INSTRUCTIONS TO FOLLOW:
Check every line of the entries that follow, and copy the ones containing "squirrel".

SOURCE DATA:
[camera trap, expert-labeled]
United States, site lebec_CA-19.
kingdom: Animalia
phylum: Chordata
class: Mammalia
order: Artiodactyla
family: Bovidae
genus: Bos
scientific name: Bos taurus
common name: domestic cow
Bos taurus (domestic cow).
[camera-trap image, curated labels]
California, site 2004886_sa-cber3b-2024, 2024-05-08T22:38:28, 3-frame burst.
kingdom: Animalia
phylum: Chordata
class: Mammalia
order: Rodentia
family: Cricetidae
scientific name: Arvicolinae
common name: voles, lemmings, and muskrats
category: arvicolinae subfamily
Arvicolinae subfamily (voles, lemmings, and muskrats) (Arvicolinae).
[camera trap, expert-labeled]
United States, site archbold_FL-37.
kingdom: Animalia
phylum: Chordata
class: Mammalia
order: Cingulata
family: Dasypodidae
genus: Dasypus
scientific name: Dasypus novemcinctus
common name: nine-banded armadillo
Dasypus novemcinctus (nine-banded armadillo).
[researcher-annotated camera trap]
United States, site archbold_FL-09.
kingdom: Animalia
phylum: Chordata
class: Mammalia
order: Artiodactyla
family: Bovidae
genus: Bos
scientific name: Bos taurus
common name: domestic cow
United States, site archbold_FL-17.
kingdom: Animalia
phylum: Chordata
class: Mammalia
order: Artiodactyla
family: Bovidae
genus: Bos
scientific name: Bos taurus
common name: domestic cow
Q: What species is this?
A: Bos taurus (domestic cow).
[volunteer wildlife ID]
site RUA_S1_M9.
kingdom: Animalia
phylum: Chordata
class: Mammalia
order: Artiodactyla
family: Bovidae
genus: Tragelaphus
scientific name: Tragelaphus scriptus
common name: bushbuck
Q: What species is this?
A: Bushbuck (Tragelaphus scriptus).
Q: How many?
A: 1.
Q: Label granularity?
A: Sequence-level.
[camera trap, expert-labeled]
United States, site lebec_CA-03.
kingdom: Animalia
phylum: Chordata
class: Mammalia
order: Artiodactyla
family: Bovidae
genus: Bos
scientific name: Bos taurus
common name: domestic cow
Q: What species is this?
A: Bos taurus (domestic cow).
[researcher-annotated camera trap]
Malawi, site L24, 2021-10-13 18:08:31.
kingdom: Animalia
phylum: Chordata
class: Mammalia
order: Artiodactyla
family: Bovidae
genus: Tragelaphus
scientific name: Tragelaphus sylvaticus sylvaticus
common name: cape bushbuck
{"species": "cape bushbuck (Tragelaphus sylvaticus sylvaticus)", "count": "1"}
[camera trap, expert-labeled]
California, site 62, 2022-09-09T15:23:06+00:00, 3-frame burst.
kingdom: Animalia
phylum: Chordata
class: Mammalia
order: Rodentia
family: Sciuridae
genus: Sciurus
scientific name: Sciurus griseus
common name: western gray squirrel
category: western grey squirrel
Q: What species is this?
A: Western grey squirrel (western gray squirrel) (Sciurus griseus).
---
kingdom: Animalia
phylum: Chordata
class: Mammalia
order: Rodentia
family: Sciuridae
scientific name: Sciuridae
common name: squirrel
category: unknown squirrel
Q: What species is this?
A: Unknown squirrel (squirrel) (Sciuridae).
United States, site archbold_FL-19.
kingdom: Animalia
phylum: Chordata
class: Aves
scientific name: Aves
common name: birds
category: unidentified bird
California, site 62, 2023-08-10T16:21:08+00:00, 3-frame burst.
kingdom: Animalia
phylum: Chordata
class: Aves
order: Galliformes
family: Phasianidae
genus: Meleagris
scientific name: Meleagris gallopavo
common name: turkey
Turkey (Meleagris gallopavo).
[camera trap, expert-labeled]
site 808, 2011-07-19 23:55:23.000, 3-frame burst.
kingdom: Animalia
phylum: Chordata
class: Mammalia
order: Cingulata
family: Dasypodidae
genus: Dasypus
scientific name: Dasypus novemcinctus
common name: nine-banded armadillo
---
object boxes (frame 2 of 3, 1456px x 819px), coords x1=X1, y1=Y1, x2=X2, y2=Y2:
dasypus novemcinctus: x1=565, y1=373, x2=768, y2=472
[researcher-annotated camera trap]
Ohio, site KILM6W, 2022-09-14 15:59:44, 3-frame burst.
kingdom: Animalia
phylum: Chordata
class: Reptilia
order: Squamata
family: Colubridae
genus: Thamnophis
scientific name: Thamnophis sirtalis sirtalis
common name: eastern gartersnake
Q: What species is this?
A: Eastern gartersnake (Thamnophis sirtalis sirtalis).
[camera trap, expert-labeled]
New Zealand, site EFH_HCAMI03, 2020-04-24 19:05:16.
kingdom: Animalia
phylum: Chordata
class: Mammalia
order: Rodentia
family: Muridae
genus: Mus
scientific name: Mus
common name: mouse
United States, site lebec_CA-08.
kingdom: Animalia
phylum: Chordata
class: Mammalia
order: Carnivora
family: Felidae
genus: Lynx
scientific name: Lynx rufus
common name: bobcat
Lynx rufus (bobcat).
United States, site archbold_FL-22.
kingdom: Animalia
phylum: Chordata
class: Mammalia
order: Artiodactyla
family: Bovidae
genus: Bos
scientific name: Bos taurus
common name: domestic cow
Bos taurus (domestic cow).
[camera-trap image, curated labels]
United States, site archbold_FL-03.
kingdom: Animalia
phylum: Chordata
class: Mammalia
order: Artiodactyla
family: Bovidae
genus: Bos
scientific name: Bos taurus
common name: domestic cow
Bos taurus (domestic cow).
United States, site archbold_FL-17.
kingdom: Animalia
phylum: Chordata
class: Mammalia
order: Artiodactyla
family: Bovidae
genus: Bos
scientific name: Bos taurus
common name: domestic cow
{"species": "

RESPONSE AREA:
common name: western gray squirrel
category: western grey squirrel
A: Western grey squirrel (western gray squirrel) (Sciurus griseus).
common name: squirrel
category: unknown squirrel
A: Unknown squirrel (squirrel) (Sciuridae).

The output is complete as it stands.